Span of Control

A hot topic that comes up a lot in my coaching and consulting work and an area where I do a lot of work with organizations, is span of control.  How many direct reports should I have?

What is Span of Control?

Span of Control refers to the number of direct reports that you have within an organization. The more subordinates, the larger span of control. Conversely, fewer direct reports means a smaller span of control.

Span of Control in Management and Leadership

In an era of flatter and flatter organizations, the full implications of span of control are often overlooked. Organizations often focus on putting as many people as they can underneath a manager. It’s a much more complex and important decision. Having a wrong span of control can really create deep and significant issues in an organization.

Having a span of control that is too small, will lead to higher costs and extra layers creating an organization that can be disjointed, slow and misaligned. On the other side of the coin, having too large of a span of control can lead to underperformance, lack of quality, lack of good quality leadership time, and turnover.

What is a Manageable Span of Control?

What is the magic number? The reality is, there is no magic number, it depends on circumstances.  When determining how many direct reports a leader should have, there’s four key questions to consider.

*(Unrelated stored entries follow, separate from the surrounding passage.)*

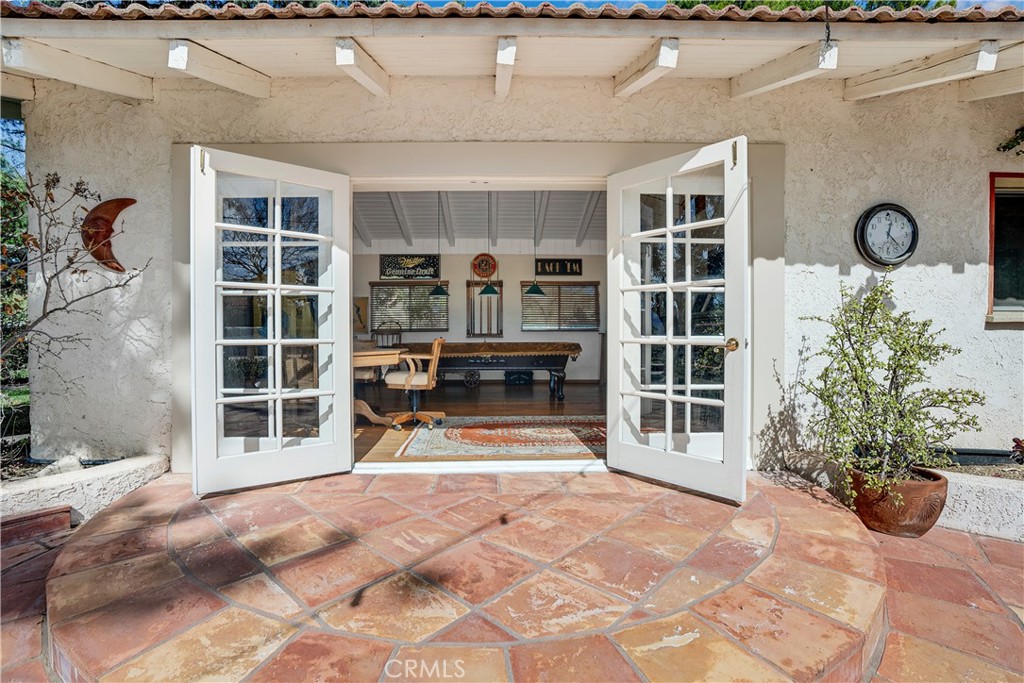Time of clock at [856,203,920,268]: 12:22
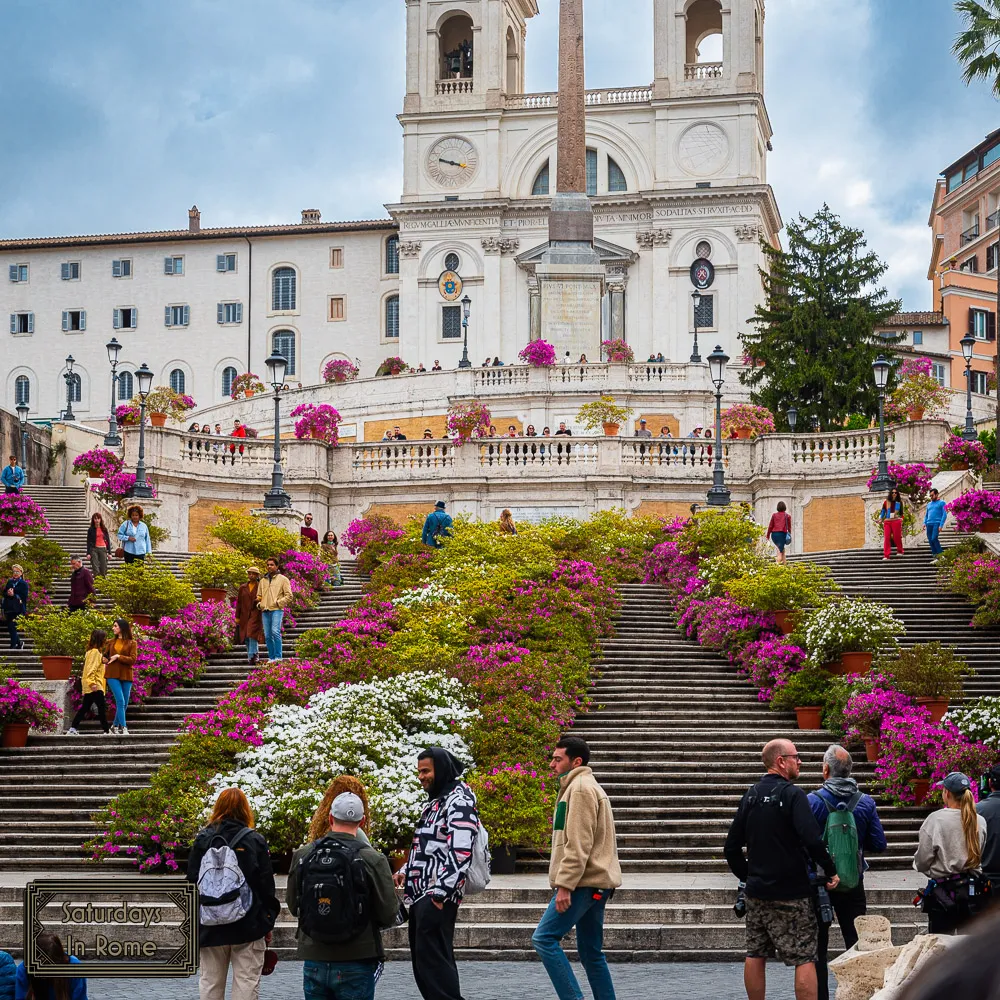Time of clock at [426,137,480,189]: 9:17
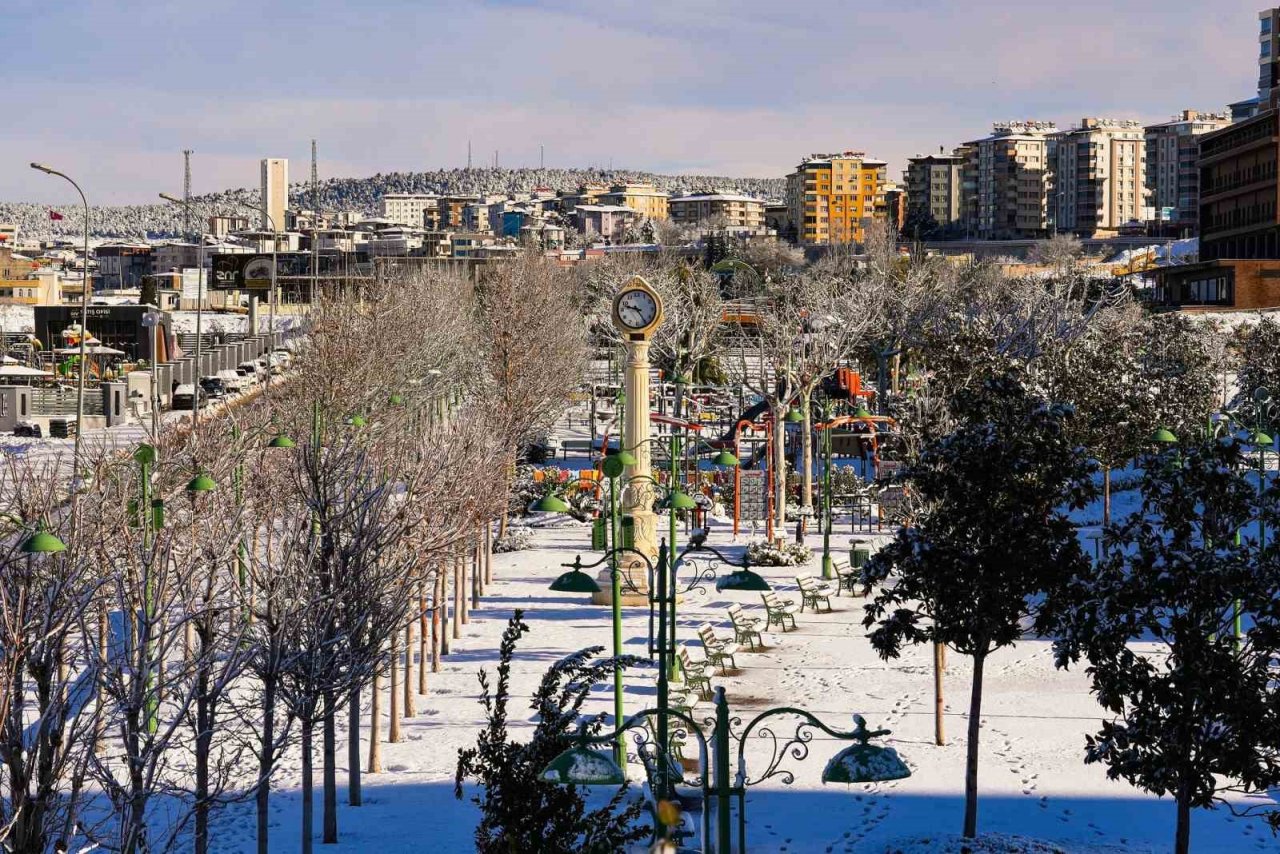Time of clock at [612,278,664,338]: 9:24
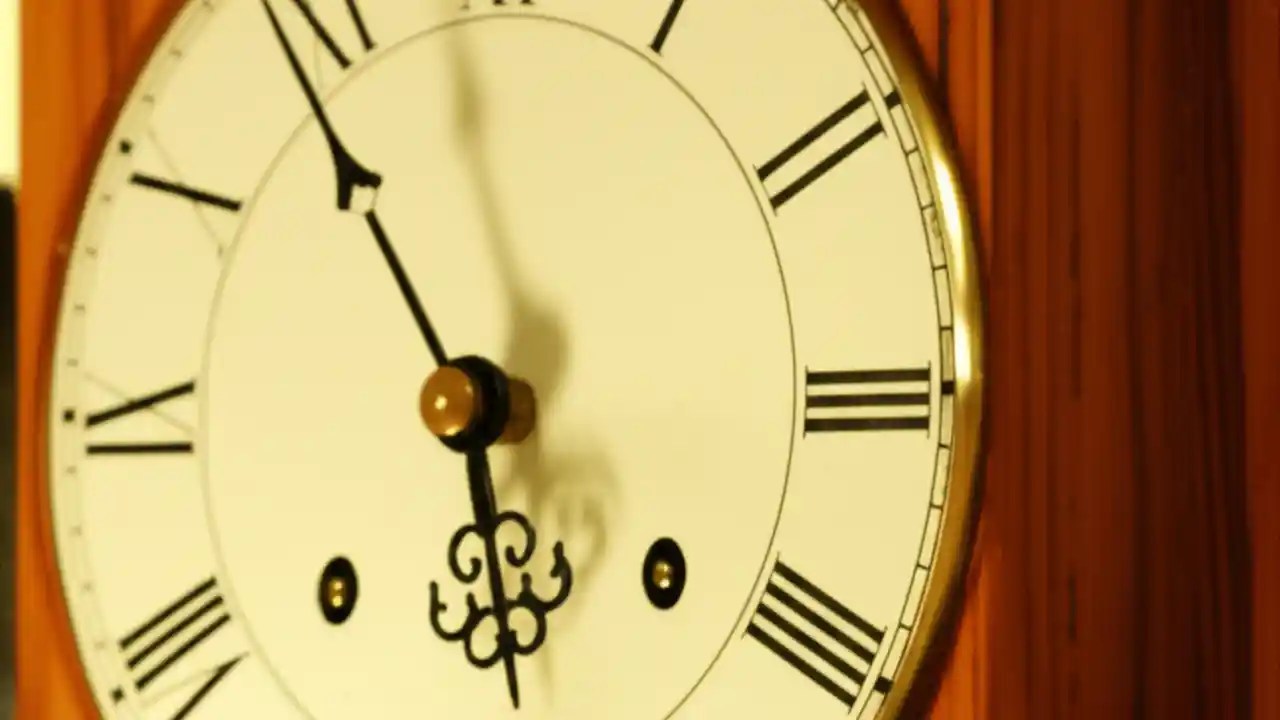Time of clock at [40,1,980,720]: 5:54
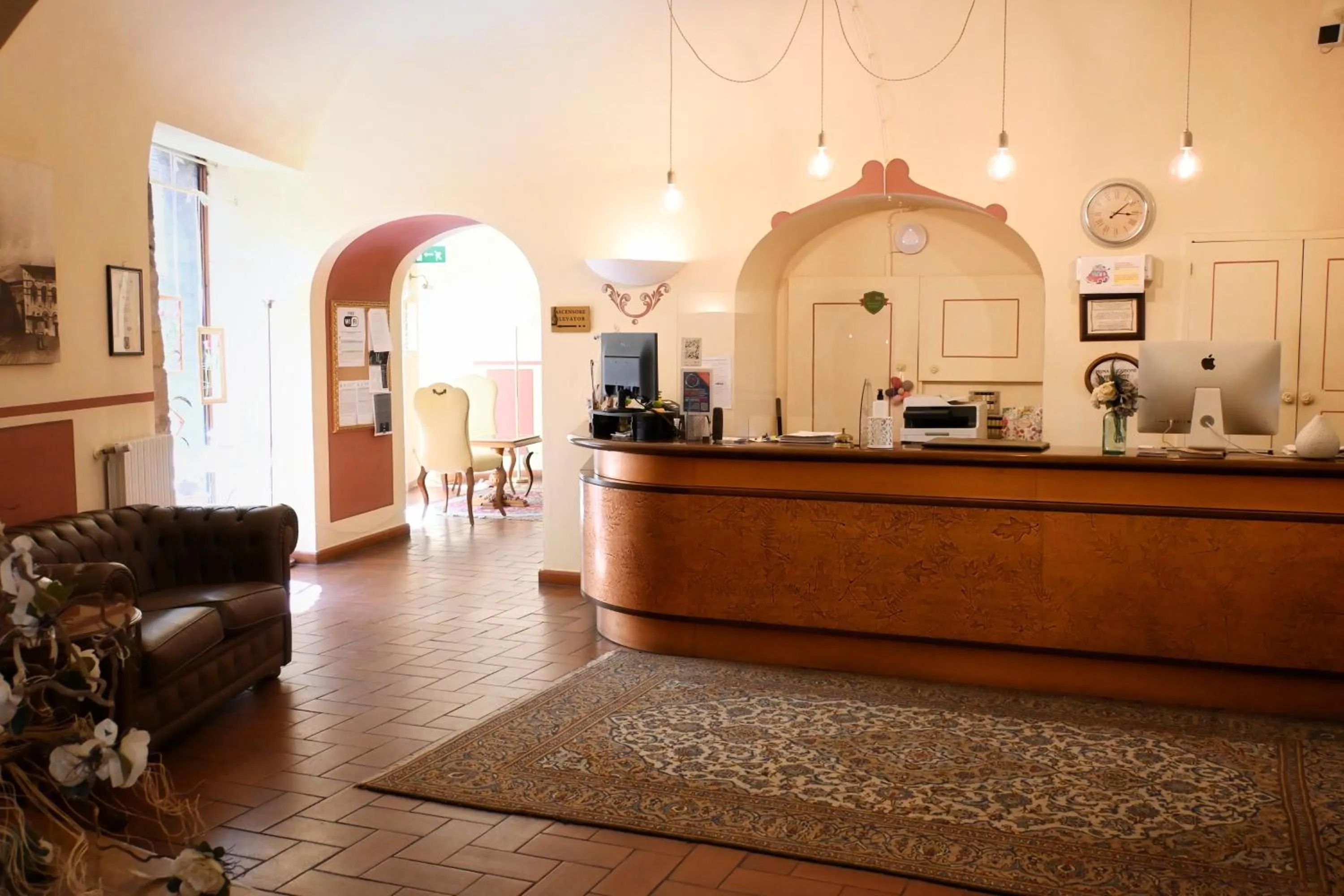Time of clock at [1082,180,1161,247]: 3:08
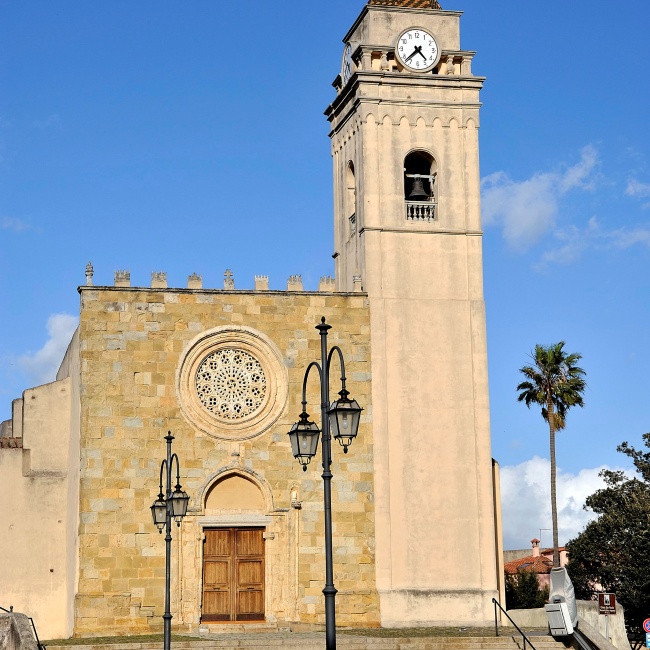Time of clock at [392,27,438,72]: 4:37
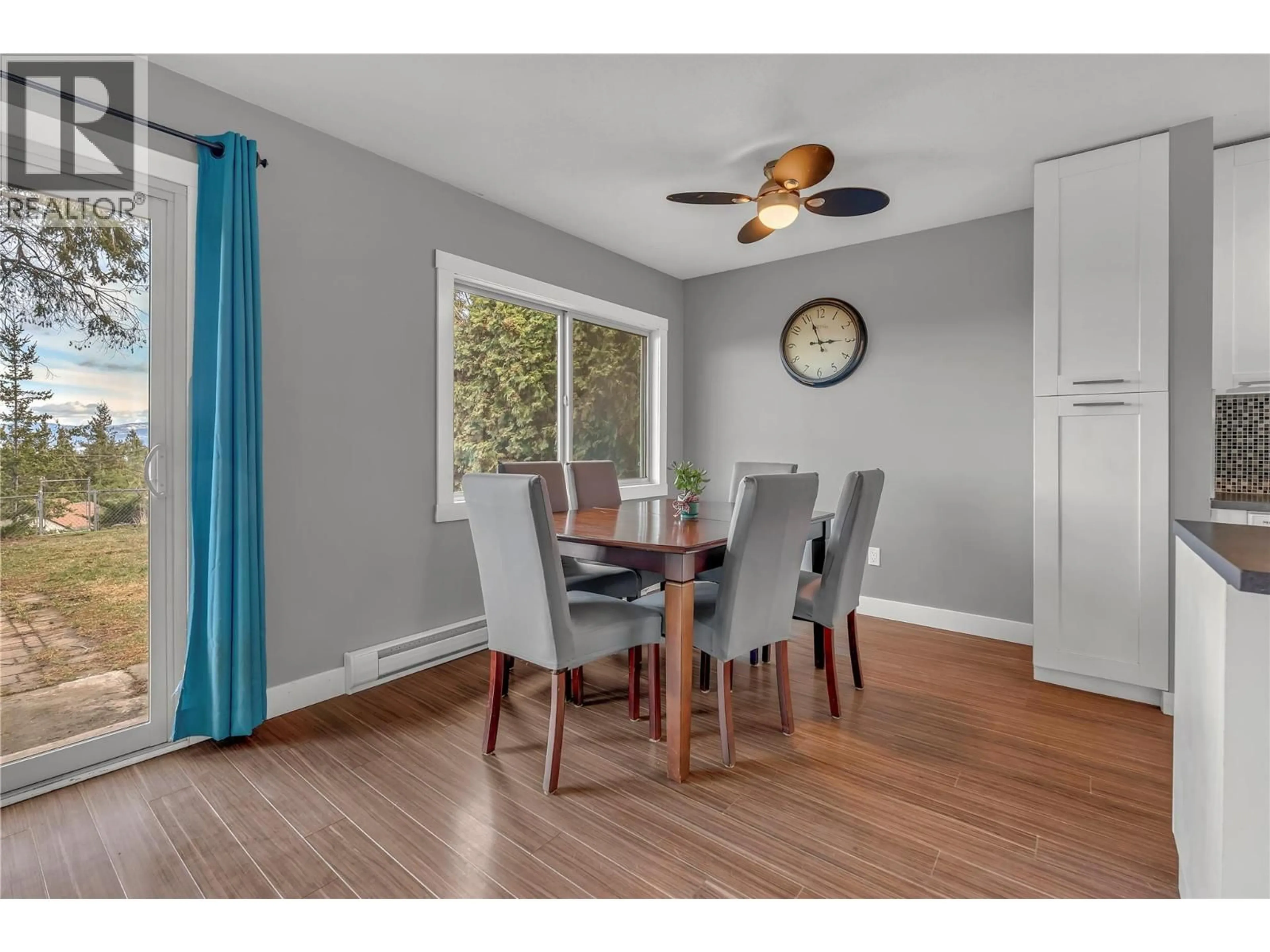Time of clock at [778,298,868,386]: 2:56
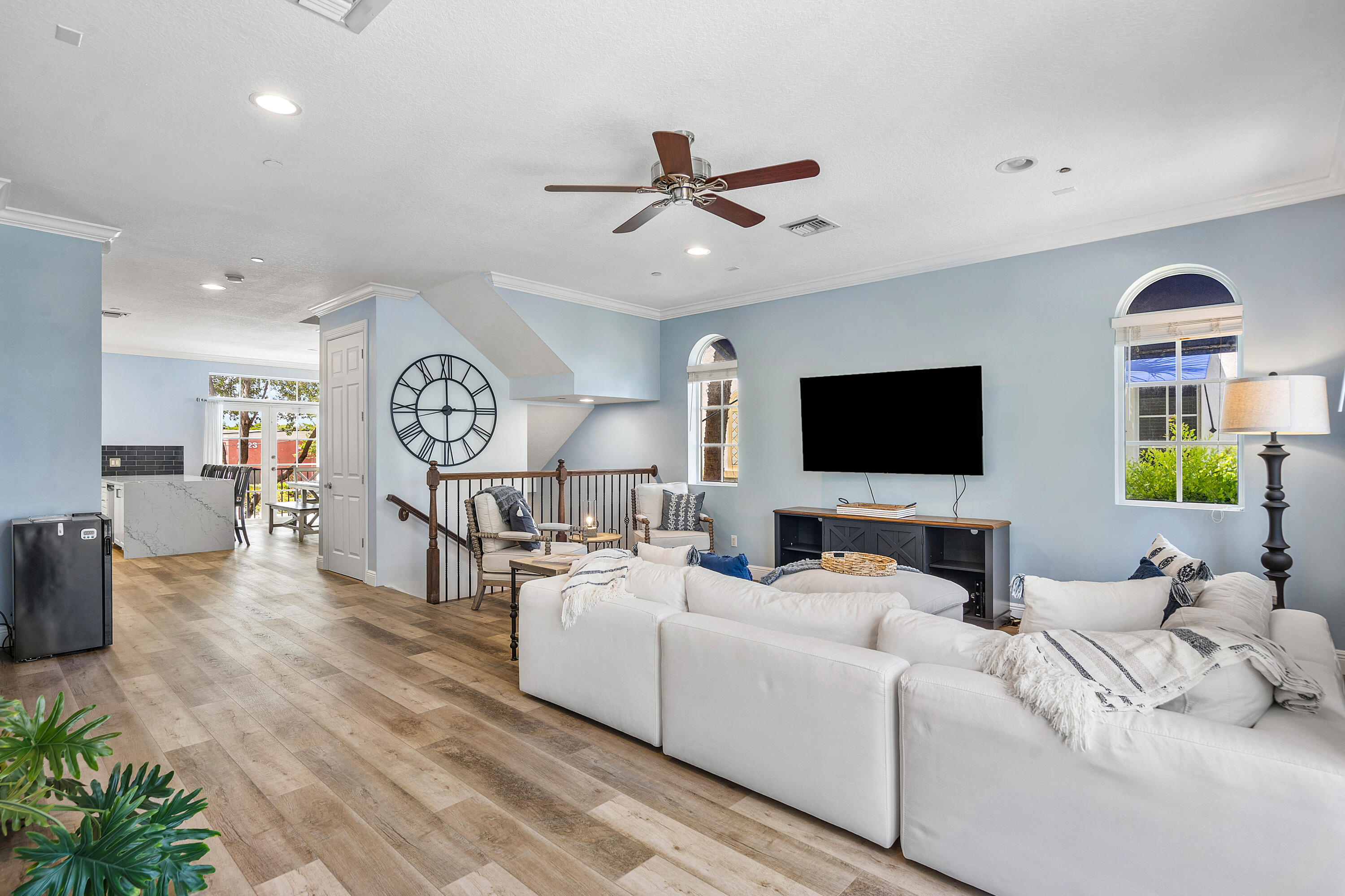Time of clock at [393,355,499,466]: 2:59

  1. How much actual work does a leader have to do? By actual work I mean what kind of deliverables do they handle personally. Are they responsible for a lot of individual work? Or do they spend most of their time on managerial and leadership tasks? Large amounts of individual work would indicate a smaller span of control is needed.
  2. How standard is the work that their employees perform? Is a leader managing a department where everybody does virtually the same work like a manufacturing line or an accounts payable department? Or are the workers doing a variety of different things? Generally speaking, the more standardized the work, the larger the span of control can be.
  3. How independent are the people that the leader manages? Is a leader involved heavily in a day to day, minute to minute kind of stuff, or do they only get involved with exceptions? The rule of thumb here is, the more independent people are, larger the span of control can be for the leader.
  4. What is the learning curve for new people? How long does it take for them to become self-sufficient? And how much work does it take for the leader to help bring them up to speed? The longer the learning curve the smaller the span of control should be but with one caveat. Having a team with high tenure and low turnover will lessen the importance of this question.

The bottom line is that although it is tempting when designing your organization to pile on a lot of direct reports it’s important to take a rational, thoughtful approach to making these decisions.

Getting this right will make a huge difference in effectiveness of your organization, and the success of your business. Take the time to look at the spans of control of your organization today. You will no doubt learn a few things. And you may even find that the true cause behind some of these nagging people problems that just never seem to go away.